Siracusa, caso Laura Petrolito: uccisa a coltellate e gettata nel pozzo, confessa il fidanzato

Accoltellata più volte, il corpo gettato in un pozzo artesiano: è finita così la vita della 20enne, madre di due bambini di 3 anni e 8 mesi. Un efferato delitto, l'ennesimo femmminicidio che sconvolge un'intera comunità. Giovane e solare, la descrivono così parenti e amici, piena di sogni e madre dolcissima. Nella notte è arrivata la confessione del compagno, padre del più piccolo dei suoi figli.

Pubblicato da Giovanna Tedde Lunedì 19 marzo 2018

Siracusa, caso Laura Petrolito: uccisa a coltellate e gettata nel pozzo, confessa il fidanzato
La 20enne Laura Petrolito, uccisa a coltellate e gettata in un pozzo artesiano. Il compagno 27enne ha confessato. / ansa

A Siracusa il caso di Laura Petrolito, uccisa a coltellate e gettata nel pozzo, trova una svolta: confessa il fidanzato, un muratore di 27 anni, padre del secondo figlio della ragazza. Un efferato delitto intorno a cui si scava senza sosta per definirne lo sfondo e la dinamica. Il giovane, che ha passato la notte nel carcere di contrada Cavadonna, è stato immediatamente sottoposto a fermo.

La confessione del compagno di Laura Petrolito

La 20enne è stata colpita con più coltellate (almeno 6, secondo le risultanze medico legali, tra collo e petto), poi gettata in un pozzo artesiano. Il corpo non ha raggiunto la parte più profonda di quell’atroce sepoltura perché bloccato da alcune lamiere.
Tutti conoscevano Laura Petrolito, a Canicattini Bagni. Nonostante la sua giovane età era già madre di due splendidi bambini, uno di 3 anni (avuto dalla precedente relazione) e uno di appena 8 mesi, il cui papà, un muratore di 27anni, ha confessato il delitto.
Il ragazzo ha confermato le sue responsabilità nella notte, nel corso di un lungo interrogatorio perché unico sospettato del femminicidio. L’ammissione di colpa agli inquirenti gli ha aperto le porte del carcere di Cavadonna. Avrebbe fornito elementi di inequivocabile interesse investigativo, tra cui l’indicazione del luogo di occultamento dell’arma del delitto.

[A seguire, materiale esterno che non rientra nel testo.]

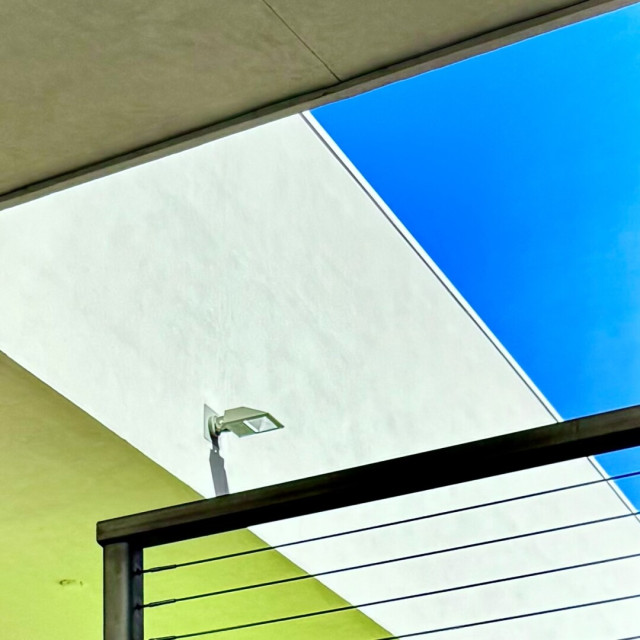 Upward somewhat abstract shot of a white and lime-ish green building with a bright blue sky above.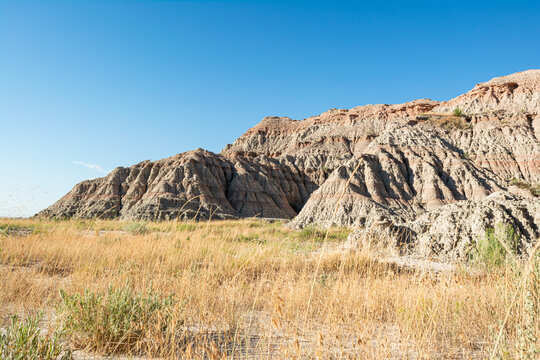 Badlands ridges and prairie grasses stretch under clear skies in South Dakota National Park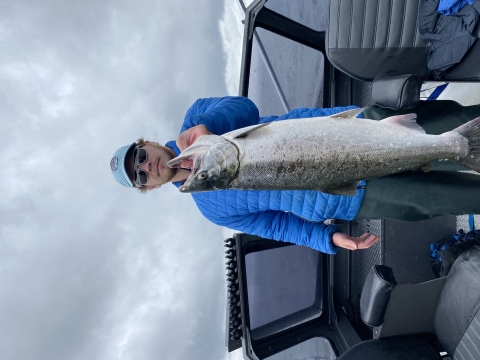 Angler in blue jacket, with hat and sunglasses, stands on a boat holding a large Chinook salmon with the Columbia River in the background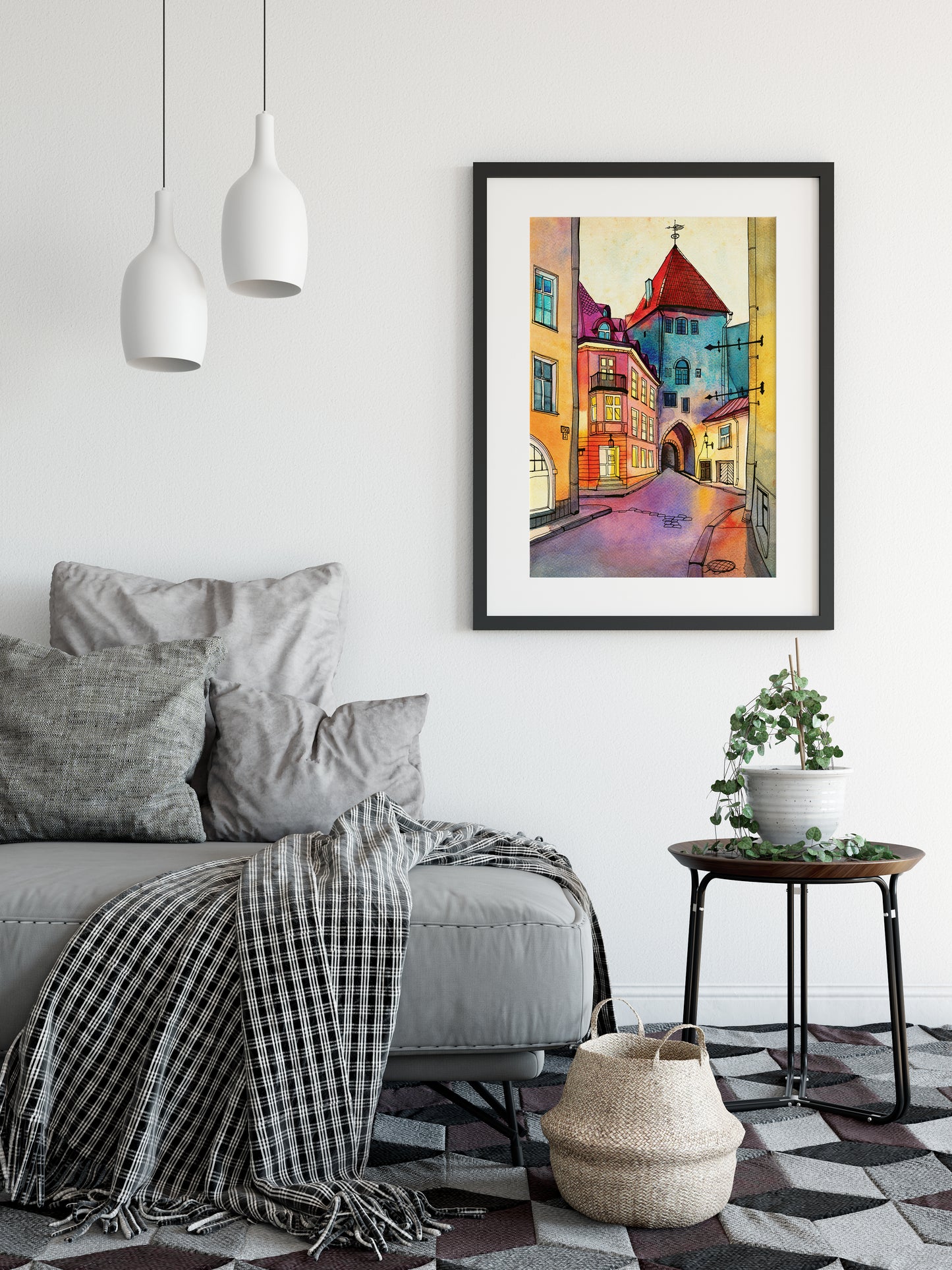 Large framed art print featuring Pikk street in Old Tallinn, Estonia, hung on a white wall above a gray sofa in a modern living room setting.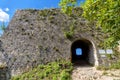 Hohenurach Castle in old town of Bad Urach, Germany. Overgrown stone wall and entrance of abandoned German castle Royalty Free Stock Photo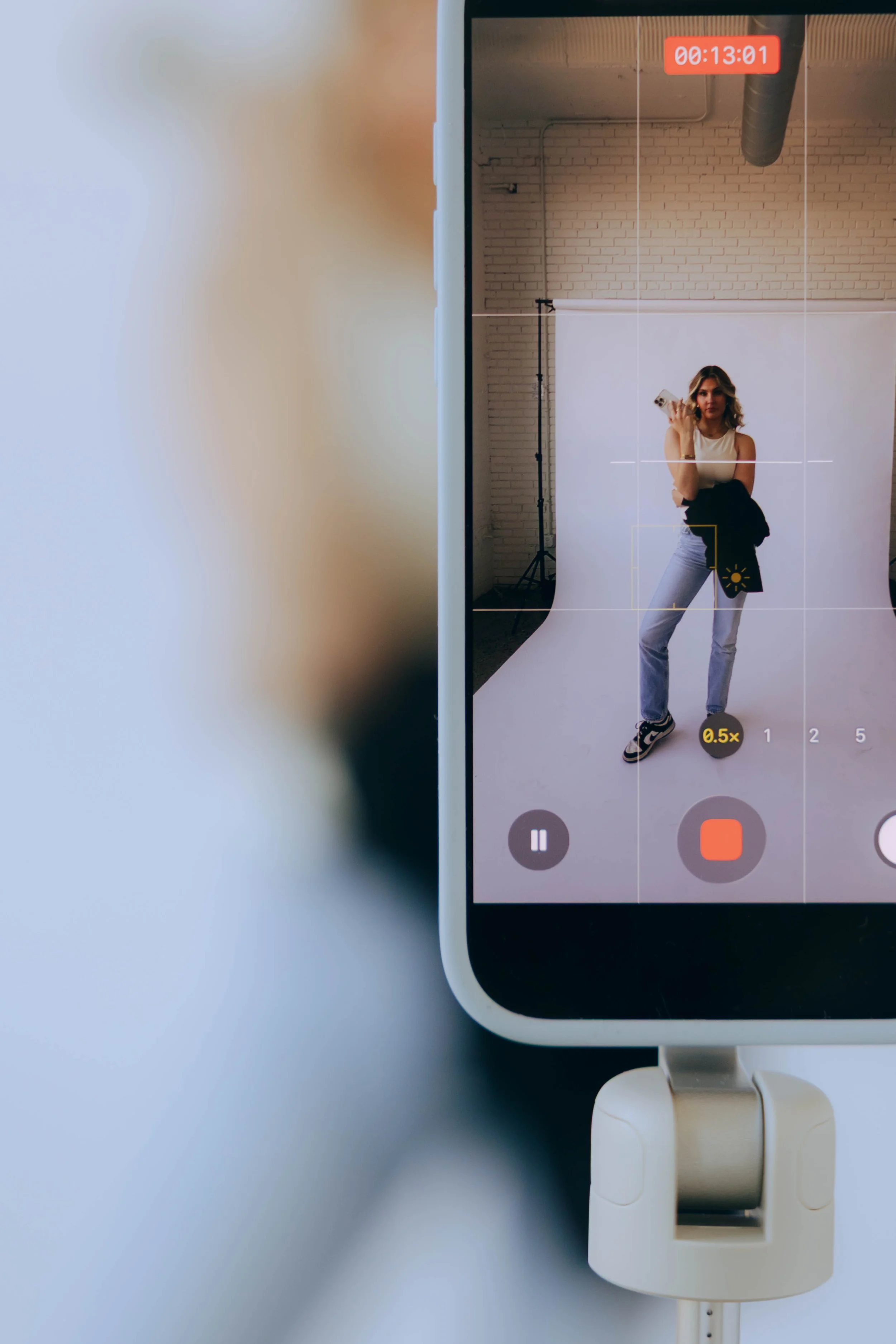 Tablet screen showing a woman taking a selfie in a studio with a white backdrop, holding a phone and a jacket, with a timer at the top and recording controls at the bottom.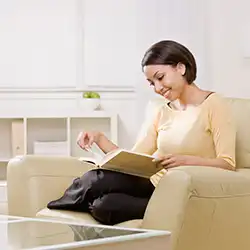 Woman relaxing and reading a book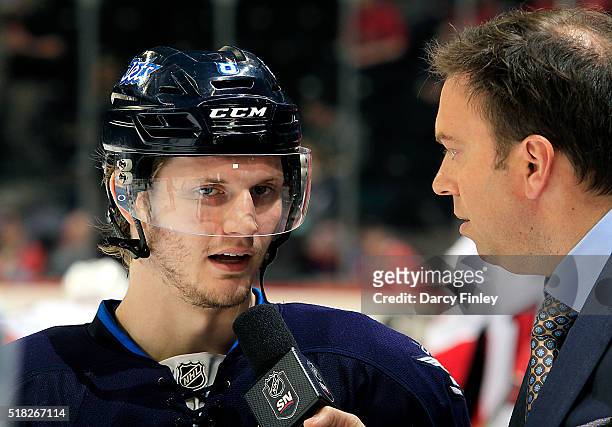 Jacob Trouba of the Winnipeg Jets does an pre-game interview with Sportsnet reporter Elliotte Friedman prior to NHL action against the Ottawa...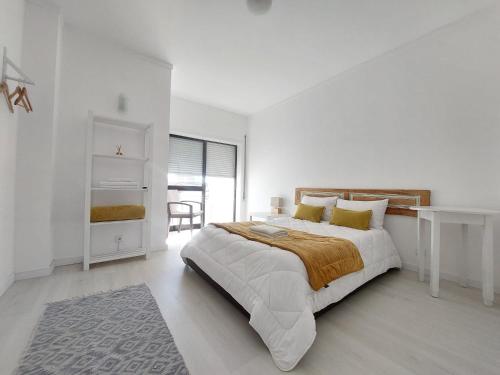 a white bedroom with a large bed and a table at Aveiro Home in Aveiro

Il padre di Laura aveva lanciato l’allarme

A far scattare l’allerta sulla scomparsa della 20enne era stato il padre, fortemente preoccupato per la sorte di sua figlia, della cui tormentata storia d’amore pare fosse a conoscenza.
Laura Petrolito aveva affidato a lui il figlio di 8 mesi, per poi uscire di casa senza farvi più ritorno. Le disperate ricerche della ragazza hanno avuto il peggiore degli epiloghi. Di presunte e frequenti liti di coppia e violenze si parla con insistenza, nonostante non ci sia traccia di alcuna denuncia. Non si esclude del tutto che, alla base delle tensioni tra i due, ci fosse la gelosia del 27enne.